The VA advised recently that about 11-20 out of every 100 veterans (or between 11-20%) who served in Operation Iraqi Freedom or Operation Enduring Freedom have PTSD in a given year. PTSD also affects approximately 3.5% of U.S. adults every year, according to the American Psychiatric Association. It was formally recognized as a diagnosis by the medical group in 1980, and there has been a great amount of research since then, from bench science to understand the biological causes of PTSD to development of standardized psychological assessments to help understand whether potential treatments work.
“I think a lot had to be in place for the field to mature. My hope is that we see more medication treatments coming down the pike in the coming years to supplement some of the great psychotherapy approaches that are already available,” Shiner wrote.
The study’s results are significant, because they offer another promising avenue for treatment development, which the researchers will pursue over the coming years. However, Shiner notes there are no clinical implications from the present study. The hepatitis C drug is a very expensive drug that has not been studied in patients without hepatitis C virus. At this stage, the results can’t be applied in practice.
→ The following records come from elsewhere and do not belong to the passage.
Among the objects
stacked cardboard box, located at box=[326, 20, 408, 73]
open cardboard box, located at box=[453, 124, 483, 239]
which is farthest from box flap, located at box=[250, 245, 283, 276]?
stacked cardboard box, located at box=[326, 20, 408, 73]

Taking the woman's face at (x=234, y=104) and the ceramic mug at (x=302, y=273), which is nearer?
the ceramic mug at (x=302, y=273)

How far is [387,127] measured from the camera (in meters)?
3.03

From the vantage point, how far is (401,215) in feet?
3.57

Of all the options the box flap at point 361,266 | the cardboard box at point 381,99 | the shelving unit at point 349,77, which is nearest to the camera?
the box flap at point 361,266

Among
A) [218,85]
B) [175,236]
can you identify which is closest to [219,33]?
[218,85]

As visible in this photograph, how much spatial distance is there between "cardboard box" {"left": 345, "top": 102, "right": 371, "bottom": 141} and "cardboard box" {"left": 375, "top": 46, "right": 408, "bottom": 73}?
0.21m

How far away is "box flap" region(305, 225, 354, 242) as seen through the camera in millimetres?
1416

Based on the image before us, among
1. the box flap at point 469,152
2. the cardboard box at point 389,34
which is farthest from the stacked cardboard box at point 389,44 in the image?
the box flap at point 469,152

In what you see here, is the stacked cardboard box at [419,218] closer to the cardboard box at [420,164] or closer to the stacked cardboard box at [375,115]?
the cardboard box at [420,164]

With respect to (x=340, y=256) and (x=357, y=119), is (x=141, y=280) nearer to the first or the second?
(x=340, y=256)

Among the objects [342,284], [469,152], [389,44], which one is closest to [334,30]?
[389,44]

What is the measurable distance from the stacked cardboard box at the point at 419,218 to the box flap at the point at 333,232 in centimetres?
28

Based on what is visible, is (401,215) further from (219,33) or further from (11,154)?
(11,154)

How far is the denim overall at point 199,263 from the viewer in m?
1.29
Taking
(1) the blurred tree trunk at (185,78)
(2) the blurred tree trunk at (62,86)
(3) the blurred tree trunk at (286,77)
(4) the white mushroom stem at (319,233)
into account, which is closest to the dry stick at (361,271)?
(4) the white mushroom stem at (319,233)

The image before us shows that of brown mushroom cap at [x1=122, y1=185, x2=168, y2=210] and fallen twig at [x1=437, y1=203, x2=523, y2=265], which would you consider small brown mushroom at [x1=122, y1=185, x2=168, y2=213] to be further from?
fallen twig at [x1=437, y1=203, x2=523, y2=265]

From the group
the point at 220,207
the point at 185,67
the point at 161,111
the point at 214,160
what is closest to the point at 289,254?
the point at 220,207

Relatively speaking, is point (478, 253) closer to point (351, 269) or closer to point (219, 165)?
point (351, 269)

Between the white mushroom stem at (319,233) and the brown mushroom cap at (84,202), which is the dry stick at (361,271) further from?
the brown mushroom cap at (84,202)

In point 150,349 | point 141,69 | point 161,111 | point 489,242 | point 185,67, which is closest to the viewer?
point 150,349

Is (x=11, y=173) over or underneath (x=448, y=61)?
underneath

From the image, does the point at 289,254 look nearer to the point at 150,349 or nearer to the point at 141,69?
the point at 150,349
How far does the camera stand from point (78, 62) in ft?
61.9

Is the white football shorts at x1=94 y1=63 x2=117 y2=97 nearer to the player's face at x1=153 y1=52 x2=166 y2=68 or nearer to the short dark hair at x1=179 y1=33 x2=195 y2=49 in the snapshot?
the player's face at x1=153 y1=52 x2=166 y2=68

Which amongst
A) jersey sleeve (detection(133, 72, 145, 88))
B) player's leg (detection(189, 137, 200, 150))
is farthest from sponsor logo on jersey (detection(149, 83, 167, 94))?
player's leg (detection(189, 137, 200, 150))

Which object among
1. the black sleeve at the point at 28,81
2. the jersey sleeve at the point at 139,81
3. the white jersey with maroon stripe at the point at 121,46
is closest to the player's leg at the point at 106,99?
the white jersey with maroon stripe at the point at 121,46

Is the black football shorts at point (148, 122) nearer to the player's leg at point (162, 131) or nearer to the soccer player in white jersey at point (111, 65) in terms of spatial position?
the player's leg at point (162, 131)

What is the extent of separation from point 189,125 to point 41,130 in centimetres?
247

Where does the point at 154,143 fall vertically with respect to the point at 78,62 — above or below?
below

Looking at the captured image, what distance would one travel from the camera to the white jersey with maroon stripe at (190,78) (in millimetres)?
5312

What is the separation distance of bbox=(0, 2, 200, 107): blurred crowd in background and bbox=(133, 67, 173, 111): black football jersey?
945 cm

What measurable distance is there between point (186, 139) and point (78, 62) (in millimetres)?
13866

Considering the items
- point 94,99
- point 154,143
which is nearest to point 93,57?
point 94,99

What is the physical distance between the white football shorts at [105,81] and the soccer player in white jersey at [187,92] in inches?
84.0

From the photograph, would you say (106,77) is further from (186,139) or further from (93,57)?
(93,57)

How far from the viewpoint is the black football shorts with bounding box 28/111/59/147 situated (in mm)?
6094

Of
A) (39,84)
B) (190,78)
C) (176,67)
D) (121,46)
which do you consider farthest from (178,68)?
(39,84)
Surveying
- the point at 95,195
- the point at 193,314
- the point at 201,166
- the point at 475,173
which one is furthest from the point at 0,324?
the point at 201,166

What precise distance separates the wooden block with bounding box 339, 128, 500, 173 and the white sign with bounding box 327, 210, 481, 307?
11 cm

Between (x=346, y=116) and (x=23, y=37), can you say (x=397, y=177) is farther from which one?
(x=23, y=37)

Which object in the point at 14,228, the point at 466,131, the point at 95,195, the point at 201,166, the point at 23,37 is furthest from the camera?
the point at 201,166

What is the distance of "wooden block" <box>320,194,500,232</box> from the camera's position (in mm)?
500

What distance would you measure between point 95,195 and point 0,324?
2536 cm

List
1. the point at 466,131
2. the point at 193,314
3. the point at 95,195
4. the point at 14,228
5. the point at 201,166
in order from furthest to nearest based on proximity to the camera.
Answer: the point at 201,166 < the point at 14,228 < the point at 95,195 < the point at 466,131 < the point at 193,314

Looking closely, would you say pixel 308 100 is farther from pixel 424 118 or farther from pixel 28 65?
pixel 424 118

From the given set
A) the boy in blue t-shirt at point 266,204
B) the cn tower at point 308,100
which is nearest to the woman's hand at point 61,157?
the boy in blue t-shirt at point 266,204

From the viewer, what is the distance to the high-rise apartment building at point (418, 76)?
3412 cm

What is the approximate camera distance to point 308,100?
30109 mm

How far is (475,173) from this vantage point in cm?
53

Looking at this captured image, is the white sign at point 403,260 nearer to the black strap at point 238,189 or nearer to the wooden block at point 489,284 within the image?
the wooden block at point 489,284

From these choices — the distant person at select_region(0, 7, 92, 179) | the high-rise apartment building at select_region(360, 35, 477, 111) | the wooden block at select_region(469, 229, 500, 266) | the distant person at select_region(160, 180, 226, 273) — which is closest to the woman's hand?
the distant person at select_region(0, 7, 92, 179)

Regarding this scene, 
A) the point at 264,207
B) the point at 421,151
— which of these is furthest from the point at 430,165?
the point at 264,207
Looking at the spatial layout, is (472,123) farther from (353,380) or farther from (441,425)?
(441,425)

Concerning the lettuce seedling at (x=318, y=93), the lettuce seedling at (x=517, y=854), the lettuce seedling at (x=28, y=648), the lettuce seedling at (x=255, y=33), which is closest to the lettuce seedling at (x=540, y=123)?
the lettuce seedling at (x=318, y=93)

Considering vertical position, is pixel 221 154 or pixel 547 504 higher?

“At this point, all we have is an exciting finding,” Shiner explained. “We have used VA data to look for medication that might be helpful for PTSD and found an interesting signal for a HCV medication. But there are many potential sources of bias in data mining, and we really need to investigate our signal with a prospective study in patients with PTSD who do not have HCV. Fortunately, we received funding from the DoD to conduct such a study at the White River Junction VA Medical Center. We are starting our open-label pilot study now and hope to start our randomized placebo-controlled trial by the spring.”
- Shiner B, Forehand JA, Rozema L, Kulldorff M, et. al. Mining Clinical Data for Novel Posttraumatic Stress Disorder Medications. Biol Psychiatry. 2022 Apr 1;91(7):647-657. doi: 10.1016/j.biopsych.2021.10.008. Epub 2021 Oct 20. PMID: 34952698; PMCID: PMC8918007.